◆ Given data ◆

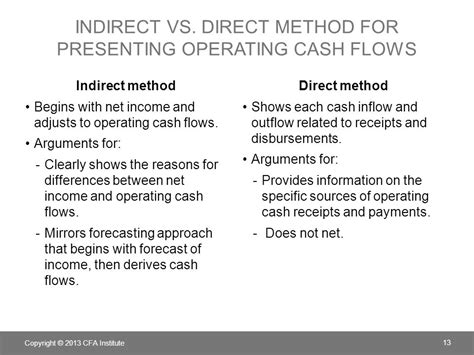 cash flow format direct and indirect method chapter 6 understanding cash flow statements ppt download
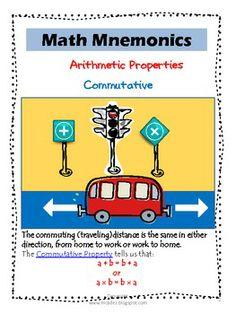 Math Tricks Mnemonics- Commutative Law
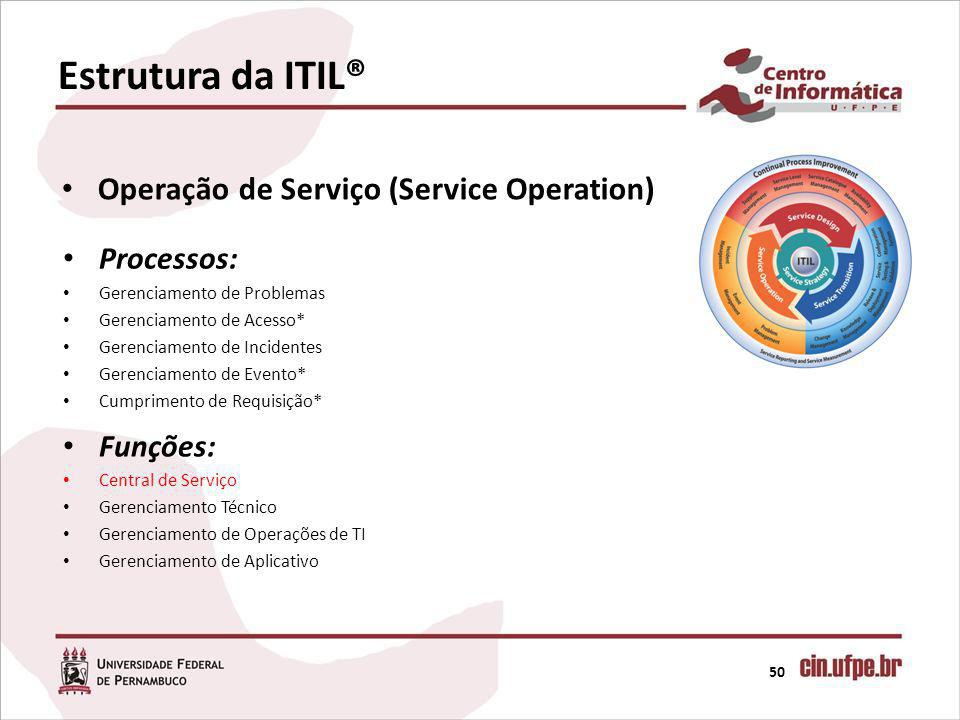 Estrutura da ITIL® Operação de Serviço (Service Operation) Processos:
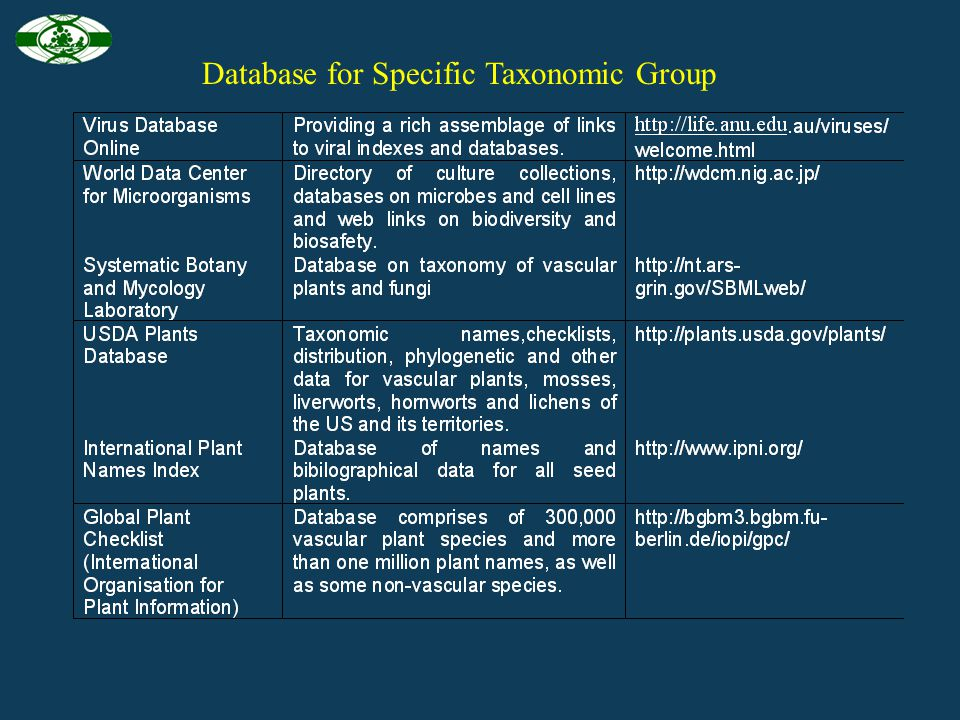 Database for Specific Taxonomic Group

◆ Exercise ◆
Repeat all the data as it stands, dropping any images it holds.

◆ Your solution ◆
 cash flow format direct and indirect method chapter 6 understanding cash flow statements ppt download
 Math Tricks Mnemonics- Commutative Law
 Estrutura da ITIL® Operação de Serviço (Service Operation) Processos:
 Database for Specific Taxonomic Group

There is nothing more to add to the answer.